**Material supplied:**

*-*-*

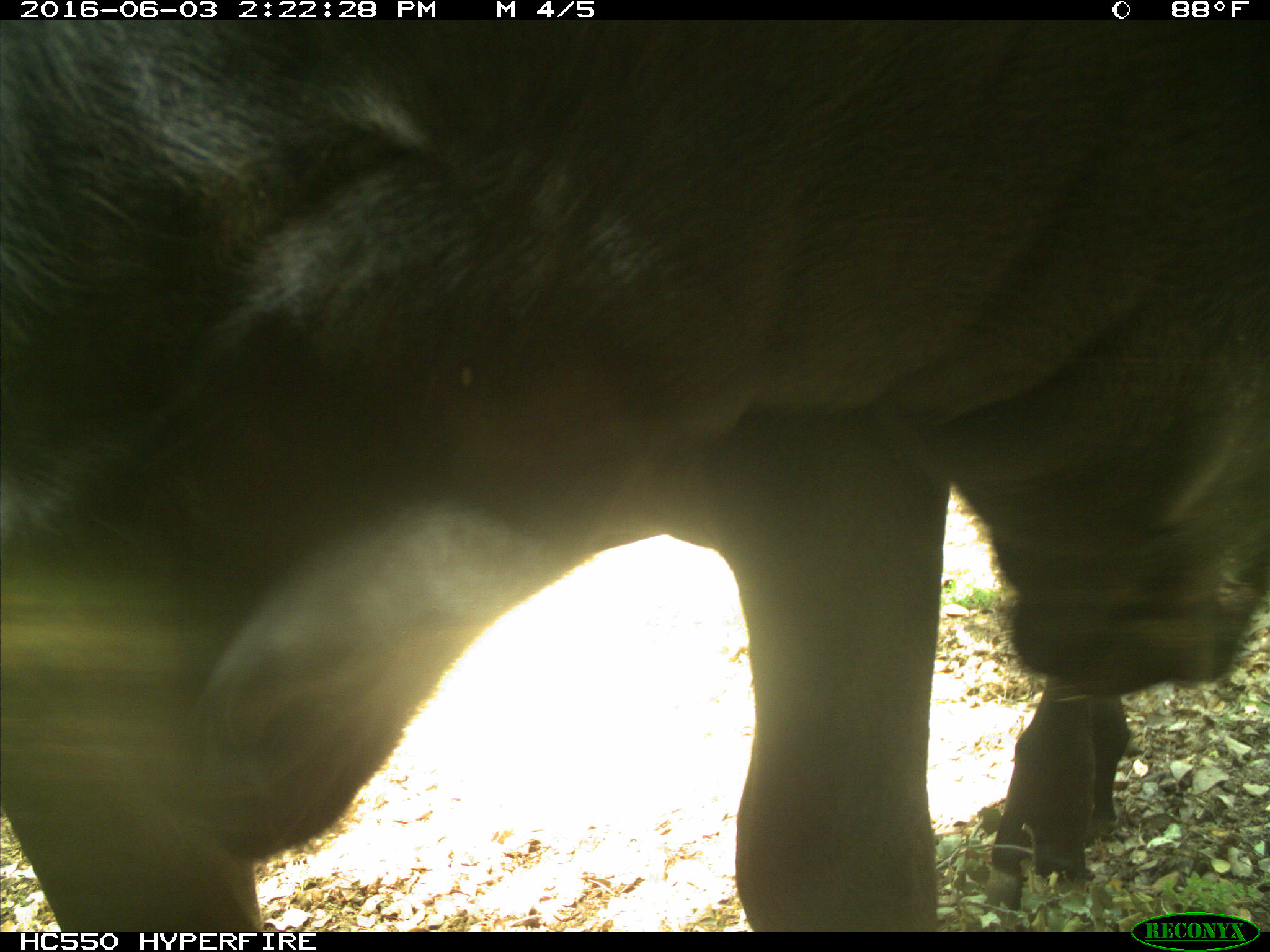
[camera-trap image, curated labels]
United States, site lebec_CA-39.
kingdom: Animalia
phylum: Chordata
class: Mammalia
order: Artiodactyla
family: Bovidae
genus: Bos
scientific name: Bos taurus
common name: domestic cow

*-*-*

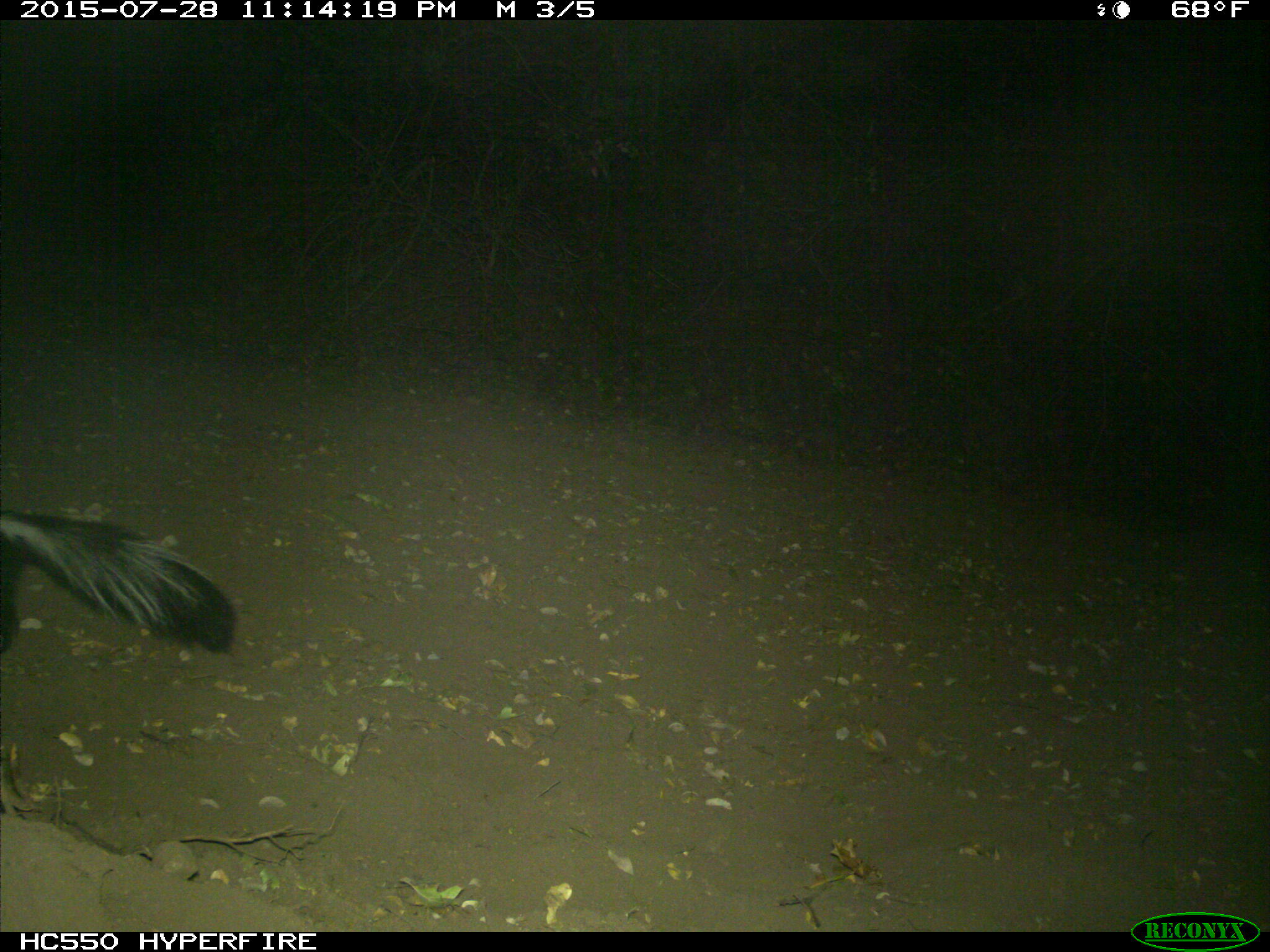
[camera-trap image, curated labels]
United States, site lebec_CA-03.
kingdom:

*-*-*

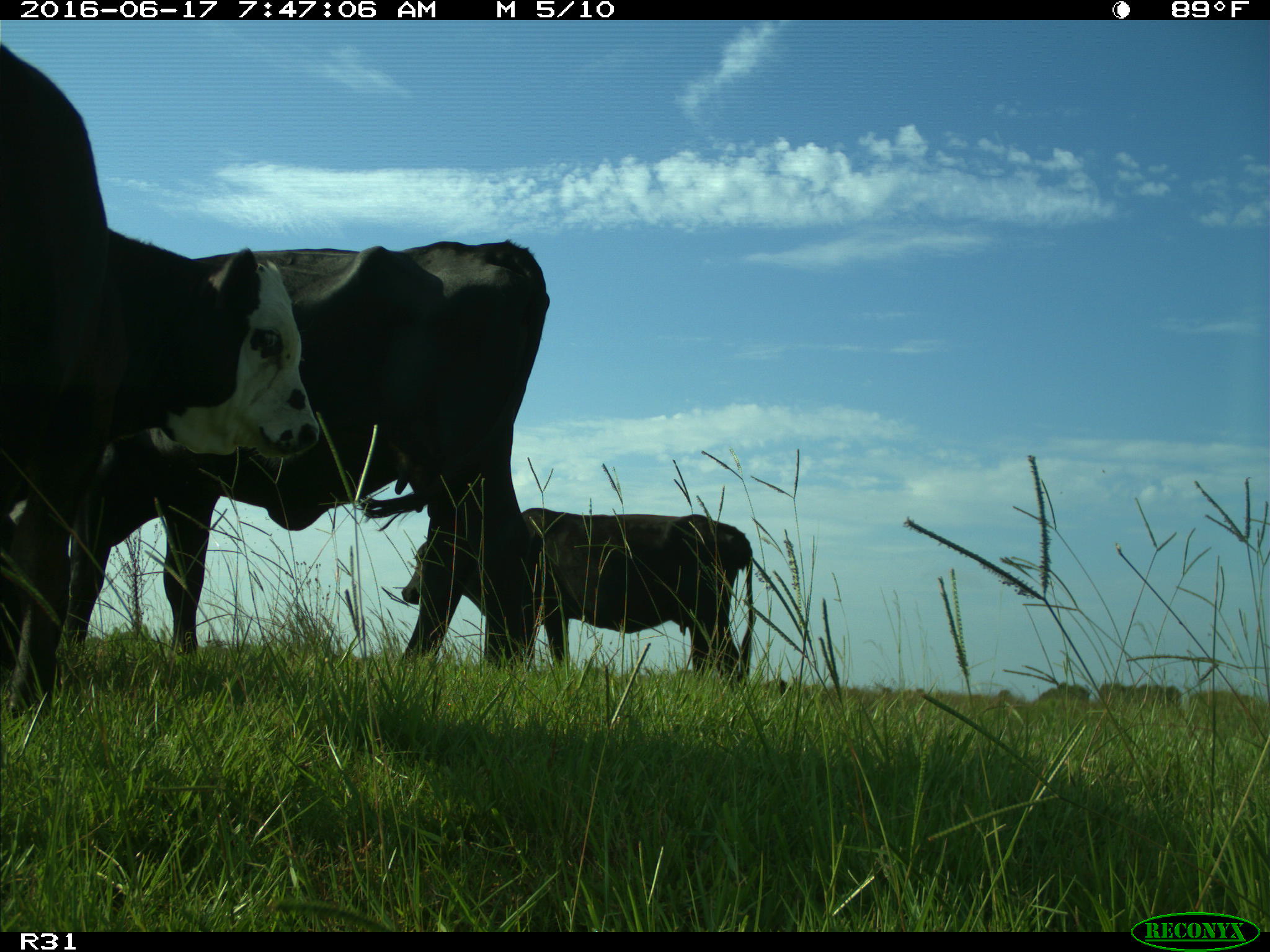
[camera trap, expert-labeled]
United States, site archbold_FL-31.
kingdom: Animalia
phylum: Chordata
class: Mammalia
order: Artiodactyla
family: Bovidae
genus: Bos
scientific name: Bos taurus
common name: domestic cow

*-*-*

What is the number of lines in the data that include "United"? Answer with that number alone.

3